** WORK TASK **
Go through the entries below and write each one out exactly.

** RECORDS TO PROCESS **

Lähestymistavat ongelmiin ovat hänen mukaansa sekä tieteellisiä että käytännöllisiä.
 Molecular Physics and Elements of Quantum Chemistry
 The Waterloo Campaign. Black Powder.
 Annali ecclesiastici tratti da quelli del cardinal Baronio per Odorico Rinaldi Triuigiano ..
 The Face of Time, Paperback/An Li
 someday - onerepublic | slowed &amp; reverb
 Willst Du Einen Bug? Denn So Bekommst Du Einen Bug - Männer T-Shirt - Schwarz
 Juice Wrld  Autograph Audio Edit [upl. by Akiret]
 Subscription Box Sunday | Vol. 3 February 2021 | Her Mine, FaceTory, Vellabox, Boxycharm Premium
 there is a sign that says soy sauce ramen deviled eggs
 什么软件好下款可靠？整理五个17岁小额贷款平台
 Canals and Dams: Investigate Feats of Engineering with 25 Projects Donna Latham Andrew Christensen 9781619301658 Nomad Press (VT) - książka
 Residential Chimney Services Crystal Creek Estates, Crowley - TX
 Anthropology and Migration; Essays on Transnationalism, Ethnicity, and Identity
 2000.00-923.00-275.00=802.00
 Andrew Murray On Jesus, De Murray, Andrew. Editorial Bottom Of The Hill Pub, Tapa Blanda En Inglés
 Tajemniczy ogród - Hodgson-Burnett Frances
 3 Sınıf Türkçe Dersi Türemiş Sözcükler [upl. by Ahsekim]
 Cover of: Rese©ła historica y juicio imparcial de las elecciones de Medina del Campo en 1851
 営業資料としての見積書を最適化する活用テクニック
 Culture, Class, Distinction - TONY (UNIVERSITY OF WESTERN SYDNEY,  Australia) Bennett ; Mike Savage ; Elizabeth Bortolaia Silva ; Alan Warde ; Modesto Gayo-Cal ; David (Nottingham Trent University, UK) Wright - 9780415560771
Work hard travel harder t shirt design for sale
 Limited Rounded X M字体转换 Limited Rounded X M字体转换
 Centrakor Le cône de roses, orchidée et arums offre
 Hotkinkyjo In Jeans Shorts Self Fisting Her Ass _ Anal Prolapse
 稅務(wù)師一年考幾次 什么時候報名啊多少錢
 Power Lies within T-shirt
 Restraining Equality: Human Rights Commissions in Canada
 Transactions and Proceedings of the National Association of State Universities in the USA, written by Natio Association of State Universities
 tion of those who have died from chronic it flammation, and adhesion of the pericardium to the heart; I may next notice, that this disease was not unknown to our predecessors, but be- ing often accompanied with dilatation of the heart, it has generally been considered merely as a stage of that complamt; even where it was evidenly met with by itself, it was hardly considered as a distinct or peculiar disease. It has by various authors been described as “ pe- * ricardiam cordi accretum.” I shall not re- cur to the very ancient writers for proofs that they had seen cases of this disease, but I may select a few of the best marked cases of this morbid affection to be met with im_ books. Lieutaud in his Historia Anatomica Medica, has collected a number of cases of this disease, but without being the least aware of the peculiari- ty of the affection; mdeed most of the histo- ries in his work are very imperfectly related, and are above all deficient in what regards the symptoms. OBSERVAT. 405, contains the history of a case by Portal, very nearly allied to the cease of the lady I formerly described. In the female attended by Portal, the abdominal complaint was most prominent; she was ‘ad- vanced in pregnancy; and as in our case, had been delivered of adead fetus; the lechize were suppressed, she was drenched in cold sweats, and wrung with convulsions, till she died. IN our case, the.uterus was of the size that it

** WRITTEN ANSWER **
Lähestymistavat ongelmiin ovat hänen mukaansa sekä tieteellisiä että käytännöllisiä.
 Molecular Physics and Elements of Quantum Chemistry
 The Waterloo Campaign. Black Powder.
 Annali ecclesiastici tratti da quelli del cardinal Baronio per Odorico Rinaldi Triuigiano ..
 The Face of Time, Paperback/An Li
 someday - onerepublic | slowed &amp; reverb
 Willst Du Einen Bug? Denn So Bekommst Du Einen Bug - Männer T-Shirt - Schwarz
 Juice Wrld  Autograph Audio Edit [upl. by Akiret]
 Subscription Box Sunday | Vol. 3 February 2021 | Her Mine, FaceTory, Vellabox, Boxycharm Premium
 there is a sign that says soy sauce ramen deviled eggs
 什么软件好下款可靠？整理五个17岁小额贷款平台
 Canals and Dams: Investigate Feats of Engineering with 25 Projects Donna Latham Andrew Christensen 9781619301658 Nomad Press (VT) - książka
 Residential Chimney Services Crystal Creek Estates, Crowley - TX
 Anthropology and Migration; Essays on Transnationalism, Ethnicity, and Identity
 2000.00-923.00-275.00=802.00
 Andrew Murray On Jesus, De Murray, Andrew. Editorial Bottom Of The Hill Pub, Tapa Blanda En Inglés
 Tajemniczy ogród - Hodgson-Burnett Frances
 3 Sınıf Türkçe Dersi Türemiş Sözcükler [upl. by Ahsekim]
 Cover of: Rese©ła historica y juicio imparcial de las elecciones de Medina del Campo en 1851
 営業資料としての見積書を最適化する活用テクニック
 Culture, Class, Distinction - TONY (UNIVERSITY OF WESTERN SYDNEY,  Australia) Bennett ; Mike Savage ; Elizabeth Bortolaia Silva ; Alan Warde ; Modesto Gayo-Cal ; David (Nottingham Trent University, UK) Wright - 9780415560771
Work hard travel harder t shirt design for sale
 Limited Rounded X M字体转换 Limited Rounded X M字体转换
 Centrakor Le cône de roses, orchidée et arums offre
 Hotkinkyjo In Jeans Shorts Self Fisting Her Ass _ Anal Prolapse
 稅務(wù)師一年考幾次 什么時候報名啊多少錢
 Power Lies within T-shirt
 Restraining Equality: Human Rights Commissions in Canada
 Transactions and Proceedings of the National Association of State Universities in the USA, written by Natio Association of State Universities
 tion of those who have died from chronic it flammation, and adhesion of the pericardium to the heart; I may next notice, that this disease was not unknown to our predecessors, but be- ing often accompanied with dilatation of the heart, it has generally been considered merely as a stage of that complamt; even where it was evidenly met with by itself, it was hardly considered as a distinct or peculiar disease. It has by various authors been described as “ pe- * ricardiam cordi accretum.” I shall not re- cur to the very ancient writers for proofs that they had seen cases of this disease, but I may select a few of the best marked cases of this morbid affection to be met with im_ books. Lieutaud in his Historia Anatomica Medica, has collected a number of cases of this disease, but without being the least aware of the peculiari- ty of the affection; mdeed most of the histo- ries in his work are very imperfectly related, and are above all deficient in what regards the symptoms. OBSERVAT. 405, contains the history of a case by Portal, very nearly allied to the cease of the lady I formerly described. In the female attended by Portal, the abdominal complaint was most prominent; she was ‘ad- vanced in pregnancy; and as in our case, had been delivered of adead fetus; the lechize were suppressed, she was drenched in cold sweats, and wrung with convulsions, till she died. IN our case, the.uterus was of the size that it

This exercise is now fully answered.